TEXTE SOURCE
Les deux fleurs

Dans un rêve que j’ai fait récemment, j’expliquais à des artistes que j’aime beaucoup cette relation entre la forme et l’idée en donnant l’exemple de deux sculptures de fleurs : la première en marbre, la deuxième en argile avec des pigments de différentes couleurs.

La fleur en marbre évoque l’aspect figé de la vie. La matière est froide et dure. Les variations de la lumière dépendent du lieu où elle est exposée. Dans une pièce de musée, en plein air ou dans des lieux plus complexes où la lumière atteint le marbre différemment, c’est la vue de la fleur qui est importante plus que son toucher.

Plusieurs idées peuvent être développées à partir de cette forme.

1) La fleur figée dans le temps : la représentation d’un être vivant dans une matière tel que le marbre renvoie au côté rigide et sec de la vie. Les éléments extérieurs changent mais la fleur reste la même, dans sa propre éternité, dans une pose unique à la façon de celle des morts.

2) Le marbre, par sa consistance, accentue cette posture funèbre.

Cette sculpture interroge sur la forme que prend la vie pour s’incarner. La fleur en marbre pose la question de la forme (une pose), du mouvement (figé) et de l’identité (qu’est-ce que la fleur par rapport à ce qui l’entoure ?).

La fleur en argile agrémentée de pigments est colorée, changeante car très sensible à l’humidité d’une pièce ou de la météo dehors. Cette sculpture ne sera jamais la même d’un jour à l’autre. Les changements de lumière ici sont secondaires. Ils permettent seulement d’observer les variations de couleurs. Cette fleur est éphémère. Elle finira par faner car l’argile a besoin d’eau, même indirectement, pour faire évoluer l’œuvre. Là, nous avons une expression du cycle de la vie dans l’évolution dans la fleur. La forme incarne l’idée. Elle est fragile dans sa forme mais forte dans l’idée qu’elle transmet.

Dans les sculptures, le premier art marquant ma petite enfance, la fascination de la forme m’a prise au dépourvu. Les voir m’apaisaient. Tout comme être auprès des arbres. Par leur immobilité, ils évoquent non un mouvement externe mais un mouvement interne. Et ce dernier est l’idée première de l’œuvre.

EXERCICES
#1 Recopiez le texte source depuis « La fleur en marbre évoque » jusqu'à « celle des morts. ».
#2 Répondez à ces questions sur le texte source :
(a) En quel matériau la première sculpture de fleur est-elle faite ?
(b) À quoi la fleur en argile est-elle très sensible ?
(c) Quel art est désigné comme le premier ayant marqué la petite enfance ?
#3 Résumez le texte source en deux phrases.
La liste ci-après n'est d'aucune utilité pour ce travail.

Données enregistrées

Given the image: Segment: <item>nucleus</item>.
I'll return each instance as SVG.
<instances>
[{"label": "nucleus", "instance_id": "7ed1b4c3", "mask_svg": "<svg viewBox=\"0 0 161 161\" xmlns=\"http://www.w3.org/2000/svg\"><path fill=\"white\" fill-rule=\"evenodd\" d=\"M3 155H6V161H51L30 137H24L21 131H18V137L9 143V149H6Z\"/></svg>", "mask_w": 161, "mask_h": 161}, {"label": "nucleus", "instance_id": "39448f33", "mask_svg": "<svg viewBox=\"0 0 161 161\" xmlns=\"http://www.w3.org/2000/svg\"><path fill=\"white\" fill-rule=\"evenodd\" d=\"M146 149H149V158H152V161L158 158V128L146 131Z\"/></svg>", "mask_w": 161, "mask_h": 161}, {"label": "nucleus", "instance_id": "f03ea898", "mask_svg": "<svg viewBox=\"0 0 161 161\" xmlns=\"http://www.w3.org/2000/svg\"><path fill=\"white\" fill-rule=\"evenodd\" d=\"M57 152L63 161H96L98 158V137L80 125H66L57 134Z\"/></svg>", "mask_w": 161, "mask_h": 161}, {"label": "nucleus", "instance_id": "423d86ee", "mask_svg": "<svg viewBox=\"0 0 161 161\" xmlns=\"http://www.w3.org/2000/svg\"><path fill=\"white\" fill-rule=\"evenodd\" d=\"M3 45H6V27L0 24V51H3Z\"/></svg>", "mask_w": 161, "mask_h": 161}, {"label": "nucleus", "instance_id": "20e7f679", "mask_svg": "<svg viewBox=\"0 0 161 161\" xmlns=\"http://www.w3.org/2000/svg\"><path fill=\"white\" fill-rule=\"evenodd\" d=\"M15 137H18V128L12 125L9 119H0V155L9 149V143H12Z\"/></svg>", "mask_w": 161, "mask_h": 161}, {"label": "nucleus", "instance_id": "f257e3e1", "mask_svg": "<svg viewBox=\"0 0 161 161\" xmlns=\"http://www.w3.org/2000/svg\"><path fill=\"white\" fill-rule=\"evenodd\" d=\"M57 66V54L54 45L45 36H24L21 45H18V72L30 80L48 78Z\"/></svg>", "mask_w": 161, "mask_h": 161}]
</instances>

VOS RÉPONSES ÉCRITES
#1
La fleur en marbre évoque l’aspect figé de la vie. La matière est froide et dure. Les variations de la lumière dépendent du lieu où elle est exposée. Dans une pièce de musée, en plein air ou dans des lieux plus complexes où la lumière atteint le marbre différemment, c’est la vue de la fleur qui est importante plus que son toucher.

Plusieurs idées peuvent être développées à partir de cette forme.

1) La fleur figée dans le temps : la représentation d’un être vivant dans une matière tel que le marbre renvoie au côté rigide et sec de la vie. Les éléments extérieurs changent mais la fleur reste la même, dans sa propre éternité, dans une pose unique à la façon de celle des morts.

#2
(a) En marbre.
(b) À l'humidité d'une pièce ou de la météo dehors.
(c) Les sculptures.

#3 Le texte source oppose deux sculptures de fleurs : la fleur en marbre, froide et dure, évoque l'aspect figé de la vie et une posture funèbre, tandis que la fleur en argile pigmentée, changeante et éphémère, exprime le cycle de la vie. Dans cette seconde sculpture, la forme incarne l'idée : fragile dans sa forme, elle est forte dans l'idée qu'elle transmet.